** start Data for this exercise **

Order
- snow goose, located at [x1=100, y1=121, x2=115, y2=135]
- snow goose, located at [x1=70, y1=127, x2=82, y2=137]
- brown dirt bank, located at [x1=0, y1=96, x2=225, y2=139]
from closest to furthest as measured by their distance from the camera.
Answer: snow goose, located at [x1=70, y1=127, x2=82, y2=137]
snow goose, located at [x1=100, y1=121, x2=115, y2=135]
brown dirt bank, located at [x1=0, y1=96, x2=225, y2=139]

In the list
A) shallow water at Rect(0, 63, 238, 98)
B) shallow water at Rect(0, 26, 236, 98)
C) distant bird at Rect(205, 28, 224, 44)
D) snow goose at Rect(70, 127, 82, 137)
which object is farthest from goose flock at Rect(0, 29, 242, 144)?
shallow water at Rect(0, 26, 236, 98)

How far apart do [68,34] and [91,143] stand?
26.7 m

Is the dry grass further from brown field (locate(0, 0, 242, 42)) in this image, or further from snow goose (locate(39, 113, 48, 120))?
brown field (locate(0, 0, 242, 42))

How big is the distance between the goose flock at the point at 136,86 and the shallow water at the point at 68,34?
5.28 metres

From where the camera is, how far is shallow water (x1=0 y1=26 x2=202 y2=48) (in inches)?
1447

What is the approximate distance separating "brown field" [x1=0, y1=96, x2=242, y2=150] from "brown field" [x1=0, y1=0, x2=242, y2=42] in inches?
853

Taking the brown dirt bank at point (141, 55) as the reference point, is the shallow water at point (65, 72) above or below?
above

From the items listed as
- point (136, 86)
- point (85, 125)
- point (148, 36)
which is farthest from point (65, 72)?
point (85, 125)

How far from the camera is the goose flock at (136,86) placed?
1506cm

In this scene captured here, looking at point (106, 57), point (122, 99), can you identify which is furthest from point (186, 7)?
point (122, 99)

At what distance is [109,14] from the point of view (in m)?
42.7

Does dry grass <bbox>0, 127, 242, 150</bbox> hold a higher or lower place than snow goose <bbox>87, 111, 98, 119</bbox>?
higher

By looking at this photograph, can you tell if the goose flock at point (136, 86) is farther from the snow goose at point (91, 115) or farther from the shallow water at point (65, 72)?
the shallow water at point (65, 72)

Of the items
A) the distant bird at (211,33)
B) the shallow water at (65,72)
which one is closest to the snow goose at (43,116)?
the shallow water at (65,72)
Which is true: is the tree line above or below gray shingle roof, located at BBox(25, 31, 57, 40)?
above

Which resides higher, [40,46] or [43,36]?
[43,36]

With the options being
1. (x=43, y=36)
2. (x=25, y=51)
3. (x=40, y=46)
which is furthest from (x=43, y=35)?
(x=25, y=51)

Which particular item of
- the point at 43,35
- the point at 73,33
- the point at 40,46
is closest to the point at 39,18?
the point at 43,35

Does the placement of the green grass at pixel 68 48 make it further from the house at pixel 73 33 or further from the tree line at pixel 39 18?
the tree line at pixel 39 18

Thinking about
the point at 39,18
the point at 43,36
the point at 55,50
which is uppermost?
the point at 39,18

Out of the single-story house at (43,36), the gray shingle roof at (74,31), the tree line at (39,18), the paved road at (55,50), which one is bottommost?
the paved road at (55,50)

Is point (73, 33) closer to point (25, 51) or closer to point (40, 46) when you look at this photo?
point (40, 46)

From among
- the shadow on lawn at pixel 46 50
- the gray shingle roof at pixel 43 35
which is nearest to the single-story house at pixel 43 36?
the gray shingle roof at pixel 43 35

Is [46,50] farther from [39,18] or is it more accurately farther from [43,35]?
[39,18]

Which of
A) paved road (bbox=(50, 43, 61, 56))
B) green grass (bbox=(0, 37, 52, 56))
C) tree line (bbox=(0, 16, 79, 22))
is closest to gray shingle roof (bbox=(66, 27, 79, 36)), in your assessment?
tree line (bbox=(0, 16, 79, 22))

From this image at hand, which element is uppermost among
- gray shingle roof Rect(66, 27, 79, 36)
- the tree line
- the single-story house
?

** end Data for this exercise **

-- Required task --
Would you give the material above again, complete and exact?

-- Written answer --
Order
- snow goose, located at [x1=100, y1=121, x2=115, y2=135]
- snow goose, located at [x1=70, y1=127, x2=82, y2=137]
- brown dirt bank, located at [x1=0, y1=96, x2=225, y2=139]
from closest to furthest as measured by their distance from the camera.
Answer: snow goose, located at [x1=70, y1=127, x2=82, y2=137]
snow goose, located at [x1=100, y1=121, x2=115, y2=135]
brown dirt bank, located at [x1=0, y1=96, x2=225, y2=139]

In the list
A) shallow water at Rect(0, 63, 238, 98)
B) shallow water at Rect(0, 26, 236, 98)
C) distant bird at Rect(205, 28, 224, 44)
D) snow goose at Rect(70, 127, 82, 137)
which object is farthest from goose flock at Rect(0, 29, 242, 144)?
shallow water at Rect(0, 26, 236, 98)

How far apart do [68,34] and [91,143] stand?
26.7 m

Is the dry grass further from brown field (locate(0, 0, 242, 42)) in this image, or further from snow goose (locate(39, 113, 48, 120))?
brown field (locate(0, 0, 242, 42))

How big is the distance between the goose flock at the point at 136,86 and the shallow water at the point at 68,34?
5.28 metres

From where the camera is, how far is shallow water (x1=0 y1=26 x2=202 y2=48) (in inches)?
1447

What is the approximate distance separating "brown field" [x1=0, y1=96, x2=242, y2=150] from "brown field" [x1=0, y1=0, x2=242, y2=42] in inches?
853

Taking the brown dirt bank at point (141, 55) as the reference point, is the shallow water at point (65, 72) above or below?
above

From the items listed as
- point (136, 86)
- point (85, 125)
- point (148, 36)
which is farthest from point (65, 72)?
point (85, 125)

How far from the camera is the goose flock at (136,86) placed?
1506cm

In this scene captured here, looking at point (106, 57), point (122, 99), can you identify which is furthest from point (186, 7)?
point (122, 99)

At what distance is [109,14] from the point of view (in m)?
42.7

Does dry grass <bbox>0, 127, 242, 150</bbox> hold a higher or lower place than snow goose <bbox>87, 111, 98, 119</bbox>?
higher

By looking at this photograph, can you tell if the goose flock at point (136, 86) is farther from the snow goose at point (91, 115) or farther from the shallow water at point (65, 72)?
the shallow water at point (65, 72)

Of the items
A) the distant bird at (211,33)
B) the shallow water at (65,72)
which one is closest to the snow goose at (43,116)?
the shallow water at (65,72)
Which is true: is the tree line above or below gray shingle roof, located at BBox(25, 31, 57, 40)?
above

Which resides higher, [40,46] or [43,36]?
[43,36]

With the options being
1. (x=43, y=36)
2. (x=25, y=51)
3. (x=40, y=46)
which is furthest from (x=43, y=35)?
(x=25, y=51)

Which particular item of
- the point at 43,35
- the point at 73,33
- the point at 40,46
is closest to the point at 39,18?
the point at 43,35

Does the placement of the green grass at pixel 68 48 make it further from the house at pixel 73 33 or further from the tree line at pixel 39 18?
the tree line at pixel 39 18

Thinking about
the point at 39,18
the point at 43,36
the point at 55,50
which is uppermost?
the point at 39,18

Out of the single-story house at (43,36), the gray shingle roof at (74,31), the tree line at (39,18), the paved road at (55,50), which one is bottommost?
the paved road at (55,50)

Is point (73, 33) closer to point (25, 51) or closer to point (40, 46) when you look at this photo?
point (40, 46)

From among
- the shadow on lawn at pixel 46 50
- the gray shingle roof at pixel 43 35
which is nearest to the single-story house at pixel 43 36?
the gray shingle roof at pixel 43 35

Is [46,50] farther from [39,18] or is it more accurately farther from [43,35]?
[39,18]

Which of
A) paved road (bbox=(50, 43, 61, 56))
B) green grass (bbox=(0, 37, 52, 56))
C) tree line (bbox=(0, 16, 79, 22))
is closest to gray shingle roof (bbox=(66, 27, 79, 36)), in your assessment?
tree line (bbox=(0, 16, 79, 22))

From this image at hand, which element is uppermost among
- gray shingle roof Rect(66, 27, 79, 36)
- the tree line
- the single-story house
?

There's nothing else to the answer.